Search code examples
loopsdistributionlmfitmultimodal

Modelling and fitting bi-modal lognormal distributions in a loop using lmfit


I have been spending FAR too much time trying to figure this out - so time to seek help. I am attempting to use lmfit to fit two lognormals (a and c) as well as the sum of these two lognormals (a+c) to a size distribution. Mode a centers around x=0.2, y=1, mode c centers around x=1.2, y=<<<1. There are numerous size distributions (>200) which are all slightly different and are passed in to the following code from an outside loop. For this example, I have provided a real life distribution and have not included the loop. Hopefully my code is sufficiently annotated to allow understanding of what I am trying to achieve.

I must be missing some fundamental understanding of lmfit (spoiler alert - I'm not great at Maths either) as I have 2 problems:

  1. the fits (a, c and a+c) do not accurately represent the data. Note how the fit (red solid line) diverts away from the data (blue solid line). I assume this is something to do with the initial guess parameters. I have tried LOTS and have been unable to get a good fit.
  2. re-running the model with "new" best fit values (results2, results3) doesn't appear to significantly improve the fit at all. Why?

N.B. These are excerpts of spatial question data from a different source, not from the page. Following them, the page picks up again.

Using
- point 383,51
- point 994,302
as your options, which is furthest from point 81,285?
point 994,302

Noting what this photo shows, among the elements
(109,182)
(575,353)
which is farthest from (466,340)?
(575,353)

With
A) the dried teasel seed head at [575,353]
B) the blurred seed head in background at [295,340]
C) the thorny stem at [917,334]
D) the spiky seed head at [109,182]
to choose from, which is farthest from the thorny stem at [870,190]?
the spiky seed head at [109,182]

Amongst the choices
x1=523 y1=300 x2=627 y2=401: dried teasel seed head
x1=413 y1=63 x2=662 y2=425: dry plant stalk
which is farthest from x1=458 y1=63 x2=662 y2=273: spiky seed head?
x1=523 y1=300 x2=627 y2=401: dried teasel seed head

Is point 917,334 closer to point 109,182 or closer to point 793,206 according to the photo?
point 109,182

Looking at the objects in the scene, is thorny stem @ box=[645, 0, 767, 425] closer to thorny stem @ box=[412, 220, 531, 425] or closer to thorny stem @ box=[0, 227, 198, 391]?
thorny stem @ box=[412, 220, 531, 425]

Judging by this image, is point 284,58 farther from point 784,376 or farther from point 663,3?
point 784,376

Example result using provided x and y data: enter image description here

Here is one-I-made-earlier showing the type of fit I am after (produced using the older mpfit module, using different data than provided below and using unique initial best guess parameters (not in a loop). Excuse the legend format, I had to remove certain information): example

Any assistance is much appreciated. Here is the code with an example distribution:

from lmfit import models
import matplotlib.pyplot as plt
import numpy as np

# real life data example
y = np.array([1.000000, 0.754712, 0.610303, 0.527856, 0.412125, 0.329689, 0.255756, 0.184424, 0.136819,
              0.102316, 0.078763, 0.060896, 0.047118, 0.020297, 0.007714, 0.010202, 0.008710, 0.005579,
              0.004644, 0.004043, 0.002618, 0.001194, 0.001263, 0.001043, 0.000584, 0.000330, 0.000179,
              0.000117, 0.000050, 0.000035, 0.000017, 0.000007])

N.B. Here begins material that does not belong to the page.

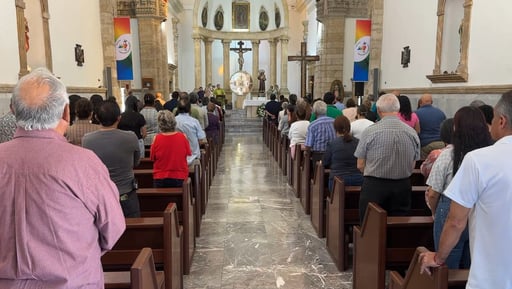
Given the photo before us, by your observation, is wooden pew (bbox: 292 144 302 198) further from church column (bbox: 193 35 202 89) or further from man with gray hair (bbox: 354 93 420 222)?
church column (bbox: 193 35 202 89)

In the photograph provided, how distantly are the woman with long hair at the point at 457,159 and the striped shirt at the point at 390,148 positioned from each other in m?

x = np.array([0.124980, 0.130042, 0.135712, 0.141490, 0.147659, 0.154711, 0.162421, 0.170855, 0.180262,
              0.191324, 0.203064, 0.215738, 0.232411, 0.261810, 0.320252, 0.360761, 0.448802, 0.482528,
              0.525526, 0.581518, 0.658988, 0.870114, 1.001815, 1.238899, 1.341285, 1.535134, 1.691963,
              1.973359, 2.285620, 2.572177, 2.900414, 3.342739])

# create the joint model using prefixes for each mode
model = (models.LognormalModel(prefix='p1_') +
         models.LognormalModel(prefix='p2_'))

# add some best guesses for the model parameters
params = model.make_params(p1_center=0.1, p1_sigma=2, p1_amplitude=1,
                           p2_center=1, p2_sigma=2, p2_amplitude=0.000000000000001)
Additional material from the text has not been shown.